Джеймс Браун выступал как-то в Летнем театре – она не пришла. В театре Делакорте ставили Шекспира – она не пришла. Не то чтобы Мэгги сходила с ума по Шекспиру, но разок посмотреть не мешало бы. И снова ее остановил страх.
– Значит, сейчас я увижу ваш знаменитый парк,– сказал отец Бартоло, который шел перед ними рядом с Келом.
– Да, отец,– отозвался Феликс.
Пока он рассказывал Бартоло о достопримечательностях, Мэгги витала в своем собственном мире. Она не знала, какой тропинкой углубились они в парк, видела только, что свернули с ярко освещенной главной аллеи и спустились под горку. Фонари вдоль извилистых дорожек сияли в ночи, как упавшие звезды. Испускаемые ими конусы света сделали тьму рельефнее. Силуэты деревьев, остатки каменной гряды, многочисленные мостики – то, что днем навевало романтику, сейчас мрачно, даже зловеще обступало Мэгги. Она не на шутку струхнула. Впереди, вокруг – всюду люди то выступали на свет, то скрывались в тени, отчего Мэгги поминутно вздрагивала.
Прошли спортивную площадку. Прямо по курсу, как объяснил Феликс, высилась арка Уинтердейл – мост для Ист-драйв, Восточной аллеи, которая, как ни странно, проходила вдоль западной стороны парка. Мэгги замедлила шаг, опасаясь проходить под аркой.
И тут послышалась песня.
Началась она тихо, но мало-помалу росла, словно кто-то накачивал меха гигантского органа. Пели гимн «О, Благодать». Все, кто шел впереди, прибавили шаг.
– Давайте срежем,– предложил Феликс.
Они свернули с дорожки на обширный газон, погруженный во тьму, и вскоре оказались у самой Большой лужайки, перед проволочным ограждением, за которым на густом сизом газоне стояли тысячи людей с зажженными свечами в руках и пели.
– Давайте найдем ворота,– предложил Сэм.
Приникнув к забору, Мэгги завороженно впитывала музыку, смотрела на свечи и лица собравшихся. Кого тут только не было! Мелькали даже зеленые мундиры и синие с серебром значки конного патруля.

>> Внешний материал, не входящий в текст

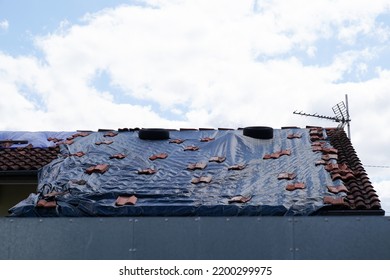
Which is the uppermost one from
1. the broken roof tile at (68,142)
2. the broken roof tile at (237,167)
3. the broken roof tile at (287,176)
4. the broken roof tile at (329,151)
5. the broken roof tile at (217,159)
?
the broken roof tile at (68,142)

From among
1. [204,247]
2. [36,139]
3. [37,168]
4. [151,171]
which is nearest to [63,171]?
[37,168]

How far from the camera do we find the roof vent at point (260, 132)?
10.9 m

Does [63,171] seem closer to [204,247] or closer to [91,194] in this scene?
[91,194]

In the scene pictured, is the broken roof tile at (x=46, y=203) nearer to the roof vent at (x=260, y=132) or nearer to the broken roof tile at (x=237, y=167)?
the broken roof tile at (x=237, y=167)

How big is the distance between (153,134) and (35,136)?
9.62 feet

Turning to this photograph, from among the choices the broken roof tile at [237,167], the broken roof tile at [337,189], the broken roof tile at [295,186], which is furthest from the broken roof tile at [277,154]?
the broken roof tile at [337,189]

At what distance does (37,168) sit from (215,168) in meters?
3.35

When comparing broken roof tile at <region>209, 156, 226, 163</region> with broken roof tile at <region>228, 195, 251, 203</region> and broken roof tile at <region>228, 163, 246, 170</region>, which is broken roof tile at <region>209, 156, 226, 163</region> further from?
broken roof tile at <region>228, 195, 251, 203</region>

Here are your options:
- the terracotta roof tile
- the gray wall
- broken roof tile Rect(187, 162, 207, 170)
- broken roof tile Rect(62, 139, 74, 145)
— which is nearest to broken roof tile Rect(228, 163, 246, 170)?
broken roof tile Rect(187, 162, 207, 170)

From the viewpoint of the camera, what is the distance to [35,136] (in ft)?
40.0

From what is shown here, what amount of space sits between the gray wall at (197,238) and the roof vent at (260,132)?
12.2 feet

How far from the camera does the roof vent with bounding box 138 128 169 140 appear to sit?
11281 millimetres

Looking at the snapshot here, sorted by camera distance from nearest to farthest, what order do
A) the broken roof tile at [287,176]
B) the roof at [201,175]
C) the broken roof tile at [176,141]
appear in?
the roof at [201,175]
the broken roof tile at [287,176]
the broken roof tile at [176,141]

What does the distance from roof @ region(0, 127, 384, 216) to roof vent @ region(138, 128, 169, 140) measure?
0.02 meters
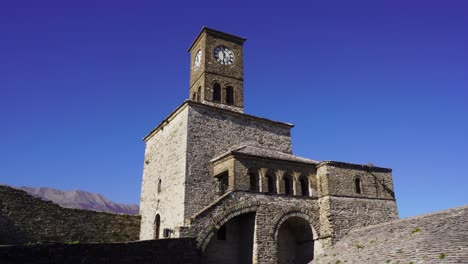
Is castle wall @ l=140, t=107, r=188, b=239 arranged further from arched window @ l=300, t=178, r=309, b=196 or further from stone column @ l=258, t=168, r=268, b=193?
arched window @ l=300, t=178, r=309, b=196

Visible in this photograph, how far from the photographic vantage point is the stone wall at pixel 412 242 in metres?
11.8

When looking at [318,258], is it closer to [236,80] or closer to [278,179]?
[278,179]

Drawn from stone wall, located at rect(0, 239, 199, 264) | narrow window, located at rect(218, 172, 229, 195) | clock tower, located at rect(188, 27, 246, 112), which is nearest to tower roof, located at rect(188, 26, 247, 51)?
clock tower, located at rect(188, 27, 246, 112)

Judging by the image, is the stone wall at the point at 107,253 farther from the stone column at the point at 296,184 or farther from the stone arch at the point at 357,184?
the stone arch at the point at 357,184

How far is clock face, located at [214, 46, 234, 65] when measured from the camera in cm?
2502

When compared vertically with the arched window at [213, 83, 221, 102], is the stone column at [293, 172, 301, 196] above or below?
below

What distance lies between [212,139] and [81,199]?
149 m

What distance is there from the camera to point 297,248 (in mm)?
20531

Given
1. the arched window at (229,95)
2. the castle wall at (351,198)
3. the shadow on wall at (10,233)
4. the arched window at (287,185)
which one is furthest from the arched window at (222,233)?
the shadow on wall at (10,233)

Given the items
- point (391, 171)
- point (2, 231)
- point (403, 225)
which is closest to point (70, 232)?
point (2, 231)

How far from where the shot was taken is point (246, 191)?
17891 mm

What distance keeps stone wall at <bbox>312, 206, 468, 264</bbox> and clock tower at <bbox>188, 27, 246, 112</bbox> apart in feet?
37.1

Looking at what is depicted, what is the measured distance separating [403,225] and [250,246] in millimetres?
6980

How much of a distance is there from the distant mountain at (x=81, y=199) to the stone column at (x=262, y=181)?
138 meters
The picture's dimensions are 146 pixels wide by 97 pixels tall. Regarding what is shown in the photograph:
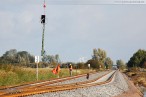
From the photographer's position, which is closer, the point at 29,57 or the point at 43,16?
the point at 43,16

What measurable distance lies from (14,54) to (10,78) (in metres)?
147

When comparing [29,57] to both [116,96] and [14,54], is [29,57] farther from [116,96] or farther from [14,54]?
[116,96]

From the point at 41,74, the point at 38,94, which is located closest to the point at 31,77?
the point at 41,74

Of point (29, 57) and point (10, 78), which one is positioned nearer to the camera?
point (10, 78)

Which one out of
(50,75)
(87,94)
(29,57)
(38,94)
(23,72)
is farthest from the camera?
(29,57)

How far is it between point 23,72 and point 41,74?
685 centimetres

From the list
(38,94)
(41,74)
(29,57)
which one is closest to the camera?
(38,94)

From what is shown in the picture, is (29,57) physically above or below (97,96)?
above

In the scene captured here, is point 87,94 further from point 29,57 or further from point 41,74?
point 29,57

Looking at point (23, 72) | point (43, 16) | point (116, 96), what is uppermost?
point (43, 16)

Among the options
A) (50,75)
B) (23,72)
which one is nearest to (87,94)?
(23,72)

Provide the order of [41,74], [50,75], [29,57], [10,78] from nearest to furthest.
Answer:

Похоже, сегодня здесь собрался весь полицейский участок с Восемьдесят пятой.
– Как думаешь, их разгонят? – спросила она Феликса.
– Законов они пока не нарушали, и это не рекламная акция… И громкоговорителей у них нет…
Мэгги увидела, как один полицейский нагнулся и потрепал по холке лошадь. Его губы шевелились, как будто он пел вместе со всеми.
– Похоже, мы пришли по адресу,– произнесла Франческа и расстелила прихваченные одеяла.– Устраивайся, Мэгги. Слушать можно и лежа.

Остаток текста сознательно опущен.